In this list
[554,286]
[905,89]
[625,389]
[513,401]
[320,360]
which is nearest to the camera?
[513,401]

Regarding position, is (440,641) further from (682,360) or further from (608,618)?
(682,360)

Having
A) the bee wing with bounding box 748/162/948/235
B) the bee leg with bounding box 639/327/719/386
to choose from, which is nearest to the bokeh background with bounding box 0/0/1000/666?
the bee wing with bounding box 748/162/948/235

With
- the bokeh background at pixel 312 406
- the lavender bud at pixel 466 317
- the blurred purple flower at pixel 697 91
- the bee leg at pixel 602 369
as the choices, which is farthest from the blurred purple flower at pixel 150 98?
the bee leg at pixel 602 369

▶ **Task prompt**: Swap every "bokeh background" in the records for "blurry background", and write the records out again with nothing else changed.

▶ **Exercise result**:
In this list
[554,286]
[905,89]
[625,389]
[513,401]
[320,360]
which is nearest to the camera?
[513,401]

Regarding position, is (440,641) further from (682,360) or further from (608,618)?
(682,360)

Having
A) the bee wing with bounding box 748/162/948/235
B) the bee leg with bounding box 639/327/719/386
to choose from, which is nearest to the blurry background with bounding box 0/0/1000/666?
the bee wing with bounding box 748/162/948/235

With
- the blurry background at pixel 312 406
- the lavender bud at pixel 466 317
- the blurred purple flower at pixel 697 91
- the bee leg at pixel 602 369
as the choices, which is farthest from the blurred purple flower at pixel 150 98?
the bee leg at pixel 602 369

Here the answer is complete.